[Dataset items]
## Start

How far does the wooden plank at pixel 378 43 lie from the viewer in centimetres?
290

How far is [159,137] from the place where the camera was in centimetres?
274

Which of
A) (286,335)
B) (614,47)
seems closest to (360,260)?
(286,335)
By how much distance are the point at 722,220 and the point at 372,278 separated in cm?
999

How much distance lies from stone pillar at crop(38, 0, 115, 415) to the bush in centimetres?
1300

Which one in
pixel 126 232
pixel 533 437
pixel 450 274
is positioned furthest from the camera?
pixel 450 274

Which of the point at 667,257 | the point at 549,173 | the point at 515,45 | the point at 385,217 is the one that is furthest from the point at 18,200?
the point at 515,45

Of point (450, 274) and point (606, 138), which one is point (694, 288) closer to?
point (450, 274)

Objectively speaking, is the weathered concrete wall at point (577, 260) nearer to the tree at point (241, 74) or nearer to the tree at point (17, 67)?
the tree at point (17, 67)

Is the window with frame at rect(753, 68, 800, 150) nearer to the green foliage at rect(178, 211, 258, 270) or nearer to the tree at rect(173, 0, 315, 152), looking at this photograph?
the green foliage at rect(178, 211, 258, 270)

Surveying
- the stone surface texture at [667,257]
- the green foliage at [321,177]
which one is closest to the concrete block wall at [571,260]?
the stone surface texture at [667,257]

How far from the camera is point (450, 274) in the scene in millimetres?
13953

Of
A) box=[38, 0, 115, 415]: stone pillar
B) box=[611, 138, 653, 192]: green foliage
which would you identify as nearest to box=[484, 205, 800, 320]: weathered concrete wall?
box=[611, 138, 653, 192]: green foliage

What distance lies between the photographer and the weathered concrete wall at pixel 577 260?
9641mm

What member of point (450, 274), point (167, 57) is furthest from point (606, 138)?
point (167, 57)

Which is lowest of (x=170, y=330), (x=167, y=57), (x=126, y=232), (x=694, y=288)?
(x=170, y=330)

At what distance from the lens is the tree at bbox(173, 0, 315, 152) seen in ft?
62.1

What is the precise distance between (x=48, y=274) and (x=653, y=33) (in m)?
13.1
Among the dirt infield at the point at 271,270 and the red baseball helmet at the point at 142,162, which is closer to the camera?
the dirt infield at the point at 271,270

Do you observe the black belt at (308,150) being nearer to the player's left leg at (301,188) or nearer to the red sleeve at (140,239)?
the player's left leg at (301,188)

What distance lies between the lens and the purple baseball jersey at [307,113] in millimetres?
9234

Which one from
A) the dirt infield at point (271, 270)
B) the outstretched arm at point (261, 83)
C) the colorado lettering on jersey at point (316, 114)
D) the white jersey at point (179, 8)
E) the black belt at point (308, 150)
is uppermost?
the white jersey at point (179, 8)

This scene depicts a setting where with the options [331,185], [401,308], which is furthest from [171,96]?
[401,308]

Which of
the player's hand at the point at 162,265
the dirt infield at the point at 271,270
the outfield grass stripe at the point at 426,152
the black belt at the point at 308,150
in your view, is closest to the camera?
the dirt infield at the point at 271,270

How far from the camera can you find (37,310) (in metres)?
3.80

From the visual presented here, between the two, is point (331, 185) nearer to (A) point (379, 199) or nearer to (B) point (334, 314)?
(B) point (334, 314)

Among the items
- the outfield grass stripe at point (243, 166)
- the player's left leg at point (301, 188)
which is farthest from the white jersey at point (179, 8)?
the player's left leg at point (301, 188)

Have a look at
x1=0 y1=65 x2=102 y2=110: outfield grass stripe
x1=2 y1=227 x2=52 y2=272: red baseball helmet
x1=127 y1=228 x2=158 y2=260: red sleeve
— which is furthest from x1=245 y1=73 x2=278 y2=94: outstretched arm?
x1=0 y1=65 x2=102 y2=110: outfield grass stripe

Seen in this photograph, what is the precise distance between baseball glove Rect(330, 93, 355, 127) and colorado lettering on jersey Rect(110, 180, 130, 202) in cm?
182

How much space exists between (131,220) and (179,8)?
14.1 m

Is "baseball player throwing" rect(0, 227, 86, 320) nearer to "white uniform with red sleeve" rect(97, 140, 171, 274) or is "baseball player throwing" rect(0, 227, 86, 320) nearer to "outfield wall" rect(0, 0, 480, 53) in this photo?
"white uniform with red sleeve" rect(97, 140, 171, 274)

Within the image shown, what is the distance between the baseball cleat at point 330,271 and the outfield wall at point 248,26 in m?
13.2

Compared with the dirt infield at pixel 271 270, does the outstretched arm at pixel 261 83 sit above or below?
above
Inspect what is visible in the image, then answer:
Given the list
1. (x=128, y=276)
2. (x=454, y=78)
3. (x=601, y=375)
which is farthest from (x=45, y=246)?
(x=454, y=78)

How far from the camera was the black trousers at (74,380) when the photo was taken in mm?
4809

## End

• [REQUIRED WORK]
Rewrite the data above, switching every instance of "stone pillar" to "stone column" and leaving everything else unchanged.

• [WRITTEN ANSWER]
How far does the wooden plank at pixel 378 43 lie from the viewer in centimetres?
290

How far is [159,137] from the place where the camera was in centimetres?
274

Which of
A) (286,335)
B) (614,47)
seems closest to (360,260)?
(286,335)
By how much distance are the point at 722,220 and the point at 372,278 separated in cm?
999

How much distance lies from stone column at crop(38, 0, 115, 415) to the bush in centimetres?
1300

Which one in
pixel 126 232
pixel 533 437
pixel 450 274
is positioned furthest from the camera?
pixel 450 274

Which of the point at 667,257 | the point at 549,173 | the point at 515,45 | the point at 385,217 is the one that is furthest from the point at 18,200?
the point at 515,45

Of point (450, 274) and point (606, 138), which one is point (694, 288) closer to?
point (450, 274)

Objectively speaking, is the weathered concrete wall at point (577, 260) nearer to the tree at point (241, 74) or nearer to the tree at point (17, 67)?
the tree at point (17, 67)

Is the window with frame at rect(753, 68, 800, 150) nearer to the green foliage at rect(178, 211, 258, 270) or nearer to the tree at rect(173, 0, 315, 152), looking at this photograph?
the green foliage at rect(178, 211, 258, 270)

Surveying
- the stone surface texture at [667,257]
- the green foliage at [321,177]
which one is closest to the concrete block wall at [571,260]?
the stone surface texture at [667,257]

How far from the camera is point (450, 274) in the scene in millimetres?
13953

Of
A) box=[38, 0, 115, 415]: stone column
B) box=[611, 138, 653, 192]: green foliage
which would you identify as nearest to box=[484, 205, 800, 320]: weathered concrete wall?
box=[611, 138, 653, 192]: green foliage

What distance lies between the photographer and the weathered concrete wall at pixel 577 260?
9641mm

What member of point (450, 274), point (167, 57) is furthest from point (606, 138)?
point (167, 57)

Which is lowest of (x=170, y=330), (x=167, y=57), (x=126, y=232), (x=694, y=288)?
(x=170, y=330)

At what distance from the lens is the tree at bbox(173, 0, 315, 152) seen in ft?
62.1

What is the precise distance between (x=48, y=274) and (x=653, y=33) (in m)?
13.1
Among the dirt infield at the point at 271,270 and the red baseball helmet at the point at 142,162, which is closer to the camera?
the dirt infield at the point at 271,270

Do you observe the black belt at (308,150) being nearer to the player's left leg at (301,188) or nearer to the red sleeve at (140,239)?
the player's left leg at (301,188)

What distance lies between the lens and the purple baseball jersey at [307,113] in millimetres?
9234

Which one from
A) the dirt infield at point (271, 270)
B) the outstretched arm at point (261, 83)
C) the colorado lettering on jersey at point (316, 114)
D) the white jersey at point (179, 8)
E) the black belt at point (308, 150)
is uppermost?
the white jersey at point (179, 8)

This scene depicts a setting where with the options [331,185], [401,308], which is furthest from [171,96]?
[401,308]

Which of
the player's hand at the point at 162,265
the dirt infield at the point at 271,270
the outfield grass stripe at the point at 426,152
the black belt at the point at 308,150
in your view, is closest to the camera?
the dirt infield at the point at 271,270

How far from the camera can you find (37,310) (in metres)?
3.80

From the visual presented here, between the two, is point (331, 185) nearer to (A) point (379, 199) or nearer to (B) point (334, 314)?
(B) point (334, 314)

Among the items
- the outfield grass stripe at point (243, 166)
- the player's left leg at point (301, 188)
which is farthest from the white jersey at point (179, 8)?
the player's left leg at point (301, 188)

Have a look at
x1=0 y1=65 x2=102 y2=110: outfield grass stripe
x1=2 y1=227 x2=52 y2=272: red baseball helmet
x1=127 y1=228 x2=158 y2=260: red sleeve
— which is furthest from x1=245 y1=73 x2=278 y2=94: outstretched arm?
x1=0 y1=65 x2=102 y2=110: outfield grass stripe

Seen in this photograph, what is the precise distance between baseball glove Rect(330, 93, 355, 127) and colorado lettering on jersey Rect(110, 180, 130, 202) in cm?
182

How much space exists between (131,220) and (179,8)?
14.1 m

Is "baseball player throwing" rect(0, 227, 86, 320) nearer to "white uniform with red sleeve" rect(97, 140, 171, 274) or is "baseball player throwing" rect(0, 227, 86, 320) nearer to "outfield wall" rect(0, 0, 480, 53) in this photo?
"white uniform with red sleeve" rect(97, 140, 171, 274)

Within the image shown, what is the distance between the baseball cleat at point 330,271 and the outfield wall at point 248,26 in m?
13.2

Compared with the dirt infield at pixel 271 270, does the outstretched arm at pixel 261 83 sit above or below?
above
Inspect what is visible in the image, then answer:
Given the list
1. (x=128, y=276)
2. (x=454, y=78)
3. (x=601, y=375)
which is farthest from (x=45, y=246)?
(x=454, y=78)

How far from the camera was the black trousers at (74,380) when the photo was taken in mm?
4809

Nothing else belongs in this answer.